◆ Task to complete: Scan the listing for the word "google", and copy out each line where it is found.

===============

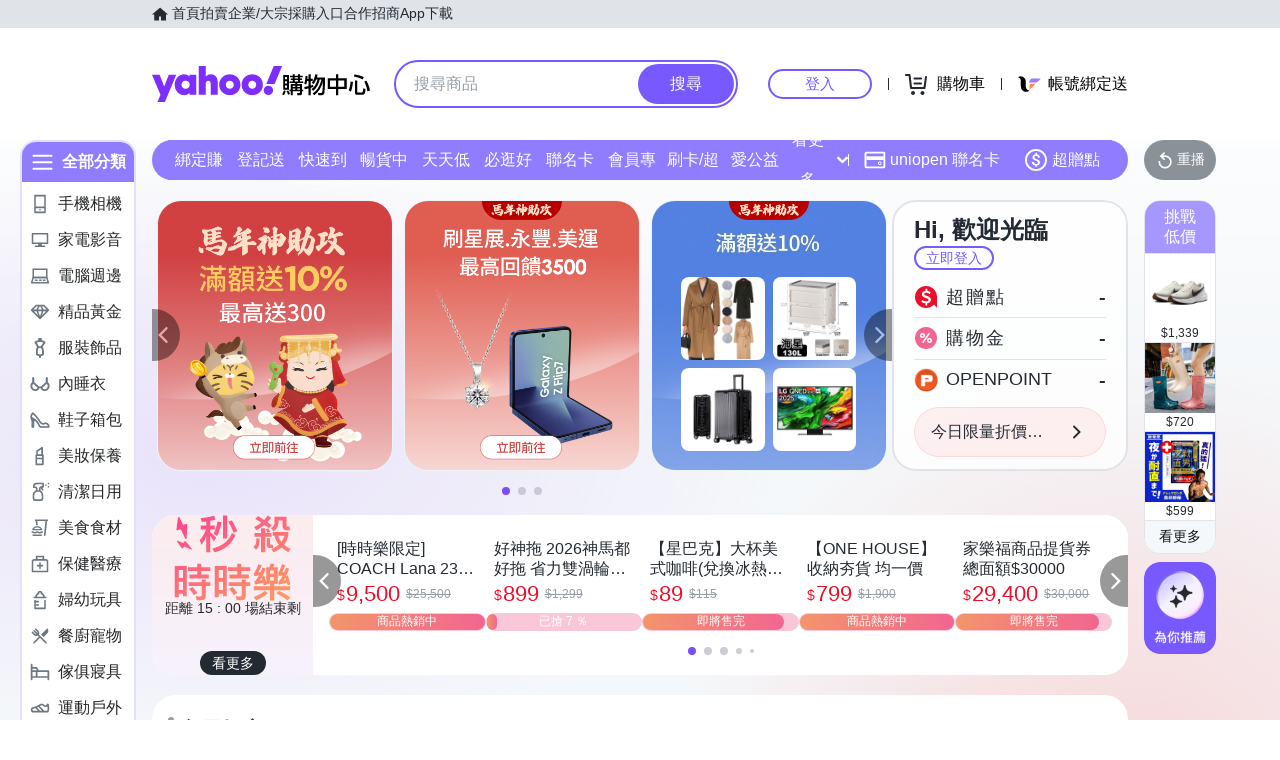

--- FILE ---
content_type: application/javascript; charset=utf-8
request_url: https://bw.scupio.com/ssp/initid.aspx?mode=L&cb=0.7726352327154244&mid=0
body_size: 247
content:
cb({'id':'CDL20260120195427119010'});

===============

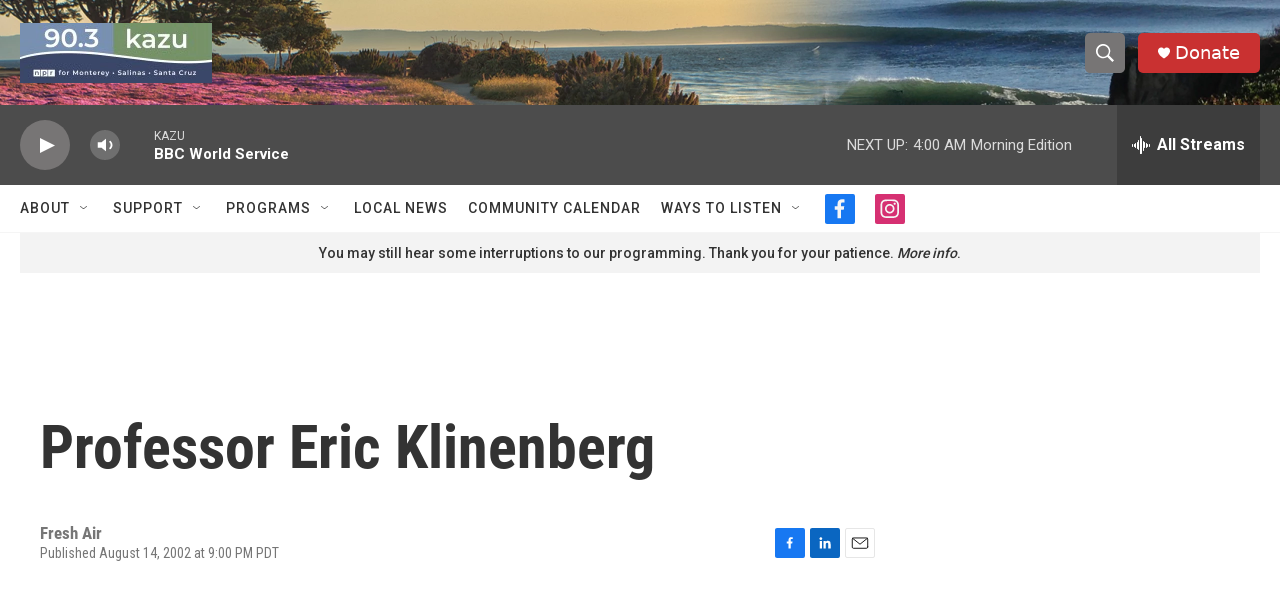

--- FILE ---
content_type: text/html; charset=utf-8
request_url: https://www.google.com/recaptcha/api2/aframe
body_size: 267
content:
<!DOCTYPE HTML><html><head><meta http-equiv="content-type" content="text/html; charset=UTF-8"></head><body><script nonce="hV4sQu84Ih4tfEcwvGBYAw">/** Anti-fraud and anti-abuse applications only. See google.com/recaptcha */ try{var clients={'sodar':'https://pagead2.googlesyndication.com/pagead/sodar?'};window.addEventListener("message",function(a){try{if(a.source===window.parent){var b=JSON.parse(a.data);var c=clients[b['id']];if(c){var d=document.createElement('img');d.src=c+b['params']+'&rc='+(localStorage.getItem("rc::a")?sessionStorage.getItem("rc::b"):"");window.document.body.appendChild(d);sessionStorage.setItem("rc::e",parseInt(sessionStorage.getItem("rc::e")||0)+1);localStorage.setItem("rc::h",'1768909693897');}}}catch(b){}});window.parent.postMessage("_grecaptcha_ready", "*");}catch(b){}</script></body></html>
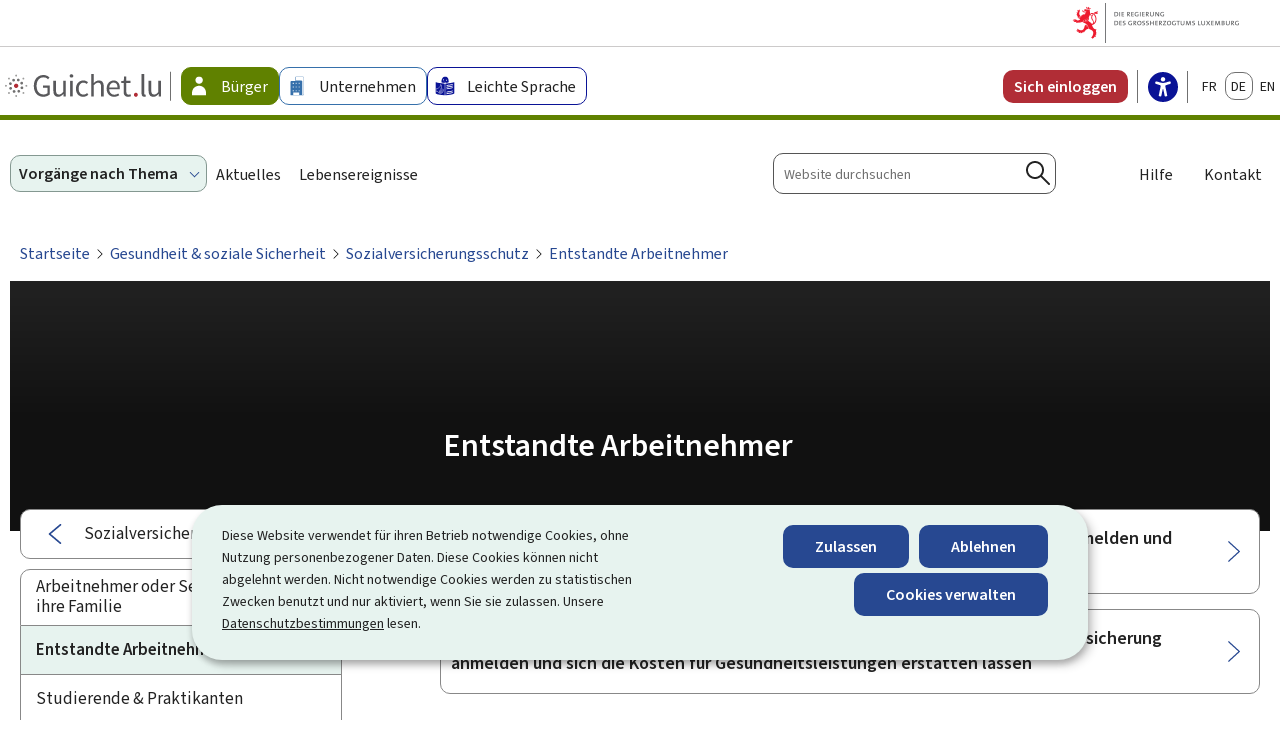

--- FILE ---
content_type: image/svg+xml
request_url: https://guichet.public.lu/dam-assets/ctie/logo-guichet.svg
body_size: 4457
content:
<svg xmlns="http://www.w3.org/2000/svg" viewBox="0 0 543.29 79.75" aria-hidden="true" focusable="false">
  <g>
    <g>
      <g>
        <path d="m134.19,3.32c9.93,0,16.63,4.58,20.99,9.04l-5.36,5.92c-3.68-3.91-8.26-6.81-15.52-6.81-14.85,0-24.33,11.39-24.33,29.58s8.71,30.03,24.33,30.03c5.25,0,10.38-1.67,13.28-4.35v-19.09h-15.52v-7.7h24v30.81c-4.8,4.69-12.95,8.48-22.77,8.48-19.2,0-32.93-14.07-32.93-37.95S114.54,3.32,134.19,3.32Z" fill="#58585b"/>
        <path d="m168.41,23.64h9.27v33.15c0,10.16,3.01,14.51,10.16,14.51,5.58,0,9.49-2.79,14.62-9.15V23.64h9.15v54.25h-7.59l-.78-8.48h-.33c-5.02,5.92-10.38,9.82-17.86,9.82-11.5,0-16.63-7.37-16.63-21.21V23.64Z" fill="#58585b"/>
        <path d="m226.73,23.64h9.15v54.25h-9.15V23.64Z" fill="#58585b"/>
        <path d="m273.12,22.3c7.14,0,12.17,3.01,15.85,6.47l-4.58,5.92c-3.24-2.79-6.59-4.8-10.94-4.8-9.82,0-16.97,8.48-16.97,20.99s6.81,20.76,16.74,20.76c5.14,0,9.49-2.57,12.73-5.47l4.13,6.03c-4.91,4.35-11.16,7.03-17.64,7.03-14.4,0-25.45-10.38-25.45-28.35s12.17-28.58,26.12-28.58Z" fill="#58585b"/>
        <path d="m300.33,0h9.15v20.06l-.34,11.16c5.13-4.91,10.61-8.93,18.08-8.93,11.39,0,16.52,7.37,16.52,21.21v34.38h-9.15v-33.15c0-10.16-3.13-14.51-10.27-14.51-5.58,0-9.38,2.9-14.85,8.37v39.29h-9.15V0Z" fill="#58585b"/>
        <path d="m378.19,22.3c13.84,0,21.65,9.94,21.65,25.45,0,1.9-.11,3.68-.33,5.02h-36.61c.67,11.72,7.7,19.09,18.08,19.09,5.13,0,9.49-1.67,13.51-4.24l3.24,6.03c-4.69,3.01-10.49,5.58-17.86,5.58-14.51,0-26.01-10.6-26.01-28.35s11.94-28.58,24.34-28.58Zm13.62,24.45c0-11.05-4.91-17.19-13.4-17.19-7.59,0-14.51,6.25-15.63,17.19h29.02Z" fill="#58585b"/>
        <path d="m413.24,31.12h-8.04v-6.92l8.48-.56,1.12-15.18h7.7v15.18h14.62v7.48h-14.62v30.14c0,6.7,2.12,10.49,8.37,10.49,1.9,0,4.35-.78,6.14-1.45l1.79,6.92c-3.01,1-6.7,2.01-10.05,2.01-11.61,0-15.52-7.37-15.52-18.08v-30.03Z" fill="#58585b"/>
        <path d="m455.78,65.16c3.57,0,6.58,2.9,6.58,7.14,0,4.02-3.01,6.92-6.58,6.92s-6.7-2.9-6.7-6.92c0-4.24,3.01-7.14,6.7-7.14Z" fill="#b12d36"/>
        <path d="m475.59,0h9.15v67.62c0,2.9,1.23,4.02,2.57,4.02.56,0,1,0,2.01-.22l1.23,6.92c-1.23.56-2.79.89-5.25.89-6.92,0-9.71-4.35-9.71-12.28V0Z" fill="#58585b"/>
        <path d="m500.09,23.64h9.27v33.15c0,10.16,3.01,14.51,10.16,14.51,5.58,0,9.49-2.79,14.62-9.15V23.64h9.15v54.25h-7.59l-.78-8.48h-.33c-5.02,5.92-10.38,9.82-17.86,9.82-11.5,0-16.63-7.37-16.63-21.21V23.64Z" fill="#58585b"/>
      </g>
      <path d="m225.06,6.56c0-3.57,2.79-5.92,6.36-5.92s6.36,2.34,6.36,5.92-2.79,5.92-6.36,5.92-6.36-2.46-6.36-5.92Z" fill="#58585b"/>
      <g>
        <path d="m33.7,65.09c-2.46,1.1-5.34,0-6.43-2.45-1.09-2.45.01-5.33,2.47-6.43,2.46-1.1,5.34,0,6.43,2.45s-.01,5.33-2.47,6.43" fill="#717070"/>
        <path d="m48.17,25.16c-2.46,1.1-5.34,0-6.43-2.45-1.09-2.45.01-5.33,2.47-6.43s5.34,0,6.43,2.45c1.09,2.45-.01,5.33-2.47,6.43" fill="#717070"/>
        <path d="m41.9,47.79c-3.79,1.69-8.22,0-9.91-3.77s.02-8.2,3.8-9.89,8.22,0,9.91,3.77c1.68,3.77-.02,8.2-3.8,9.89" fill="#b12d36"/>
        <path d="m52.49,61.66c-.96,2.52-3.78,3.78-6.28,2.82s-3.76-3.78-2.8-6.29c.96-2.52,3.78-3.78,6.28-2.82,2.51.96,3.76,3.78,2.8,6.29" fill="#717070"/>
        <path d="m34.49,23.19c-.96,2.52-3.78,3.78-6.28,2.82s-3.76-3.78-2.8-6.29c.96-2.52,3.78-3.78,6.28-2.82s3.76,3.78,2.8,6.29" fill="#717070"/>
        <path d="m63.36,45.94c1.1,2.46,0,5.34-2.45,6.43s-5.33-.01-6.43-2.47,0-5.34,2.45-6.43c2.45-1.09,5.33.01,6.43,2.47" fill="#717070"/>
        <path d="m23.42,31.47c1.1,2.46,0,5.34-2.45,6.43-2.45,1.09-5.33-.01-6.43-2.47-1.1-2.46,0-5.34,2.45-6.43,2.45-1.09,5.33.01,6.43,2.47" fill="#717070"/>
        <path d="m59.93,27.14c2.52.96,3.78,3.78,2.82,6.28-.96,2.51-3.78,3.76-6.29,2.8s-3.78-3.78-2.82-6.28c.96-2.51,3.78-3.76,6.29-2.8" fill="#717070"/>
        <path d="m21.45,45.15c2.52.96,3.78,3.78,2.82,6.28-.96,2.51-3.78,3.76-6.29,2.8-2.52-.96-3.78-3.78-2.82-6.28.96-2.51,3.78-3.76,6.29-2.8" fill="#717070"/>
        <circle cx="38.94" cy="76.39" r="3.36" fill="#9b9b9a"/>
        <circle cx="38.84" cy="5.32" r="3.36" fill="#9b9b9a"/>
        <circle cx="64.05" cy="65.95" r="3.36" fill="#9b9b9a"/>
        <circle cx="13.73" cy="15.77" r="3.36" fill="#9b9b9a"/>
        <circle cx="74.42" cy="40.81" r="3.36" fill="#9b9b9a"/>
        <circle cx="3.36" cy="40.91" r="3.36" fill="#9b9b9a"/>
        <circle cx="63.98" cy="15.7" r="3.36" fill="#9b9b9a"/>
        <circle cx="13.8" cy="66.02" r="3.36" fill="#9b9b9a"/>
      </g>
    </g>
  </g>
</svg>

===============

◆ Your solution:
request_url: https://www.google.com/recaptcha/api2/aframe
<!DOCTYPE HTML><html><head><meta http-equiv="content-type" content="text/html; charset=UTF-8"></head><body><script nonce="hV4sQu84Ih4tfEcwvGBYAw">/** Anti-fraud and anti-abuse applications only. See google.com/recaptcha */ try{var clients={'sodar':'https://pagead2.googlesyndication.com/pagead/sodar?'};window.addEventListener("message",function(a){try{if(a.source===window.parent){var b=JSON.parse(a.data);var c=clients[b['id']];if(c){var d=document.createElement('img');d.src=c+b['params']+'&rc='+(localStorage.getItem("rc::a")?sessionStorage.getItem("rc::b"):"");window.document.body.appendChild(d);sessionStorage.setItem("rc::e",parseInt(sessionStorage.getItem("rc::e")||0)+1);localStorage.setItem("rc::h",'1768909693897');}}}catch(b){}});window.parent.postMessage("_grecaptcha_ready", "*");}catch(b){}</script></body></html>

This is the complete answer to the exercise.